- TASK GOAL -
Each record below should be set down exactly.

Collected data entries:

--------------------

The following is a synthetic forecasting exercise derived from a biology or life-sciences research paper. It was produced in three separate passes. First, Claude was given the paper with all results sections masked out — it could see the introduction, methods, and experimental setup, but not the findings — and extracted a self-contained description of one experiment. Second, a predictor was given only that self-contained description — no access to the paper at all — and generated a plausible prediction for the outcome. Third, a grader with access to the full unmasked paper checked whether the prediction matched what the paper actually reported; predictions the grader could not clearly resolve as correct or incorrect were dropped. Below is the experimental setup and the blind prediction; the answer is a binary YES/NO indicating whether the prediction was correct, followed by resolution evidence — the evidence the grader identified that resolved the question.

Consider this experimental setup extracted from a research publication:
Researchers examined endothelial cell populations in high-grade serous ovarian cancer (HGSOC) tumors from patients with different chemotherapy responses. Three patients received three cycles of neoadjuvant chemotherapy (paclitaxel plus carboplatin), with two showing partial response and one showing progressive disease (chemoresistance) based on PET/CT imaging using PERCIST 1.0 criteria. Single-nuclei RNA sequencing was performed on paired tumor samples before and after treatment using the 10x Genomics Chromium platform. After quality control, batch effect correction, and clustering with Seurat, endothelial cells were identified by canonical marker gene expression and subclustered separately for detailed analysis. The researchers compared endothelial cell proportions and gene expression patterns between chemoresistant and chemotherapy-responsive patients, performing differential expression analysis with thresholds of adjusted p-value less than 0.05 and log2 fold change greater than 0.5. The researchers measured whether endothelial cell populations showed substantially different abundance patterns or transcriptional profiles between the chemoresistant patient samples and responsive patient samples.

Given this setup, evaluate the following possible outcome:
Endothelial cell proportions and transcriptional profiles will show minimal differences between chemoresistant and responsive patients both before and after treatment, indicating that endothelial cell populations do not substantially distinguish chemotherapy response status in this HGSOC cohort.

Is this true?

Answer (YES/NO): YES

--------------------

- RESULT OF THE EXERCISE -
The following is a synthetic forecasting exercise derived from a biology or life-sciences research paper. It was produced in three separate passes. First, Claude was given the paper with all results sections masked out — it could see the introduction, methods, and experimental setup, but not the findings — and extracted a self-contained description of one experiment. Second, a predictor was given only that self-contained description — no access to the paper at all — and generated a plausible prediction for the outcome. Third, a grader with access to the full unmasked paper checked whether the prediction matched what the paper actually reported; predictions the grader could not clearly resolve as correct or incorrect were dropped. Below is the experimental setup and the blind prediction; the answer is a binary YES/NO indicating whether the prediction was correct, followed by resolution evidence — the evidence the grader identified that resolved the question.

Consider this experimental setup extracted from a research publication:
Researchers examined endothelial cell populations in high-grade serous ovarian cancer (HGSOC) tumors from patients with different chemotherapy responses. Three patients received three cycles of neoadjuvant chemotherapy (paclitaxel plus carboplatin), with two showing partial response and one showing progressive disease (chemoresistance) based on PET/CT imaging using PERCIST 1.0 criteria. Single-nuclei RNA sequencing was performed on paired tumor samples before and after treatment using the 10x Genomics Chromium platform. After quality control, batch effect correction, and clustering with Seurat, endothelial cells were identified by canonical marker gene expression and subclustered separately for detailed analysis. The researchers compared endothelial cell proportions and gene expression patterns between chemoresistant and chemotherapy-responsive patients, performing differential expression analysis with thresholds of adjusted p-value less than 0.05 and log2 fold change greater than 0.5. The researchers measured whether endothelial cell populations showed substantially different abundance patterns or transcriptional profiles between the chemoresistant patient samples and responsive patient samples.

Given this setup, evaluate the following possible outcome:
Endothelial cell proportions and transcriptional profiles will show minimal differences between chemoresistant and responsive patients both before and after treatment, indicating that endothelial cell populations do not substantially distinguish chemotherapy response status in this HGSOC cohort.

Is this true?

Answer (YES/NO): YES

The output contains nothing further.